On ajoutera aussi que l’exercice de la liberté de l’enseignement confère aux citoyens et aux organisations non gouvernementales la capacité de participer concrètement à la responsabilité de l’enseignement et de la formation.
Dans une société pluraliste, c'est-à-dire dans une société réellement démocratique, la liberté d’enseignement permet alors l’engagement et l’implication de tous les acteurs de l’éducation ainsi que l’émergence d’une véritable diversité de propositions pédagogiques. Elle favorise en conséquence la compétitivité et la qualité générale de l’enseignement.
Il faut donc permettre le pluralisme scolaire, tant à l’intérieur du système que par le développement d’un nouveau secteur privé. Au-delà des enfants qui sont concernés au premier chef, c’est la société tout entière qui, à terme, bénéficiera de ce surcroît de responsabilité.

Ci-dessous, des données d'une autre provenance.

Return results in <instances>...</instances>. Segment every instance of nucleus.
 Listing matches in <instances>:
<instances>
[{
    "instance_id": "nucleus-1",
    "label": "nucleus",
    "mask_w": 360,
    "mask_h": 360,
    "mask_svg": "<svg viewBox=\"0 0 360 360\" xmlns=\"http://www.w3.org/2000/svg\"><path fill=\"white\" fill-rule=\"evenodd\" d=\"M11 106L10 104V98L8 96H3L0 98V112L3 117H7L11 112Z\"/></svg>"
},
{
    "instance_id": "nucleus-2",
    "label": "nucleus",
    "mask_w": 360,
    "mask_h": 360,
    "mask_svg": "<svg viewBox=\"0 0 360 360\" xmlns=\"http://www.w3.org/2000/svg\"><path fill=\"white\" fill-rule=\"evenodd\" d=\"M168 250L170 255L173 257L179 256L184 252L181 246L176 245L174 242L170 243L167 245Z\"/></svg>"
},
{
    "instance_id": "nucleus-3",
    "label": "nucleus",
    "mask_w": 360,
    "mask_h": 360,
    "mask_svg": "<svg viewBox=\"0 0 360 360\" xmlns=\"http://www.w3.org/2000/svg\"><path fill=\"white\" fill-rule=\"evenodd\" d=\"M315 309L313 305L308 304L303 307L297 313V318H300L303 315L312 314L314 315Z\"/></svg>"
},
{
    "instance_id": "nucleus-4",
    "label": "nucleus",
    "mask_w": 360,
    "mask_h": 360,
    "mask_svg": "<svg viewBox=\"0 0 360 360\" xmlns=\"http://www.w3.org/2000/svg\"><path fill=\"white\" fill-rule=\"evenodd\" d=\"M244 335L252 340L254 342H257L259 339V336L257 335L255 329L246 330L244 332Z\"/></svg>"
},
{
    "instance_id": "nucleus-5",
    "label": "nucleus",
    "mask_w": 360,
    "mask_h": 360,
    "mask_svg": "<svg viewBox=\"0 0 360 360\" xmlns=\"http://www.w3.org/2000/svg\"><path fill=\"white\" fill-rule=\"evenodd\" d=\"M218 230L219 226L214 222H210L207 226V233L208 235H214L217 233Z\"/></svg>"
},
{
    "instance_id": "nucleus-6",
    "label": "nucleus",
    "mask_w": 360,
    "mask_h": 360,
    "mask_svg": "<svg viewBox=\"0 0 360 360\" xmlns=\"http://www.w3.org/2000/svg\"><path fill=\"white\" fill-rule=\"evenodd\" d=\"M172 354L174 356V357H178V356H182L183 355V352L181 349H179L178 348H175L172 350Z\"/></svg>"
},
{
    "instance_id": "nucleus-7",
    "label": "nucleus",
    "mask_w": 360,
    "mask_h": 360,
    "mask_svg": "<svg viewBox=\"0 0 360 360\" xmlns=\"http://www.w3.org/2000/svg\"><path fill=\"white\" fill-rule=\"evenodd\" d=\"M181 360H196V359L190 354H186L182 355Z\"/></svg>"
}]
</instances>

Il est vrai que ces propos ne sont pas nouveaux et que les plus fidèles de nos lecteurs les rencontrent régulièrement dans notre Lettre depuis la fondation de l’association Enseignement et Liberté en 1983. Ils figurent même dans le manifeste fondateur d’Enseignement et Liberté.
Mais, il ne suffit pas d'affirmer un droit, encore faut-il garantir les conditions de son exercice effectif. Il est donc peut-être temps de passer de la parole à l’action puisque les responsables politiques ont progressivement abdiqué devant la dictature de la pensée.

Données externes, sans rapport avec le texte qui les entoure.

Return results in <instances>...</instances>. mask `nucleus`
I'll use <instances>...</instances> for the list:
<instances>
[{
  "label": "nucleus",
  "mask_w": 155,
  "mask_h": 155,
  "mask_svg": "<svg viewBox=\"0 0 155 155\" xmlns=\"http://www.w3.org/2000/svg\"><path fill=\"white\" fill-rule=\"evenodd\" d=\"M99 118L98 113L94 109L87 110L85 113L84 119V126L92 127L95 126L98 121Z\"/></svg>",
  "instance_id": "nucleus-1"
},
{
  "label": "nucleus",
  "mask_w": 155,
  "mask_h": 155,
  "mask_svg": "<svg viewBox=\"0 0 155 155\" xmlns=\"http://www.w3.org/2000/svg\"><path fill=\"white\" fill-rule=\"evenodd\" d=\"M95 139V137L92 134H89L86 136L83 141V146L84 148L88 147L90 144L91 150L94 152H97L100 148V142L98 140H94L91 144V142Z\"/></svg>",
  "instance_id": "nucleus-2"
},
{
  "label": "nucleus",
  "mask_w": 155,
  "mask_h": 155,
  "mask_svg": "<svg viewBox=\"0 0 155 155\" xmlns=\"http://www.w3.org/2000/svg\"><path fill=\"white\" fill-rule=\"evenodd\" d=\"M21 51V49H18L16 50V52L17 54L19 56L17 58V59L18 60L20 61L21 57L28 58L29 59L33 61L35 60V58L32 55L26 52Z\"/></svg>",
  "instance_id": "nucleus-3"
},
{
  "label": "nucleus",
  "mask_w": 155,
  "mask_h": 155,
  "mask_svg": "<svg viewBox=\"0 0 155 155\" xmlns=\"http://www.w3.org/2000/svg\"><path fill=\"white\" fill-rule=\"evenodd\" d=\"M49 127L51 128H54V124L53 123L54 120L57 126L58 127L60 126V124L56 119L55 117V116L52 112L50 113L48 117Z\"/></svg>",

La liberté de choisir son école jouissant heureusement d’une protection internationale et européenne, nous pourrions sérieusement envisager d’exercer une action contentieuse devant la Cour européenne des Droits de l’Homme, voire devant la Cour de Justice des Communautés européennes pour en exiger l’effectivité en France.
C’est notamment dans ce type d’action que notre association compte s’investir dans les prochains mois.
Il est certes bien dommage d’aller chercher hors de chez nous les solutions aux problèmes que nous n’avons pas su ou pas voulu régler nous-mêmes. Mais l’enjeu est trop important pour faire la fine bouche.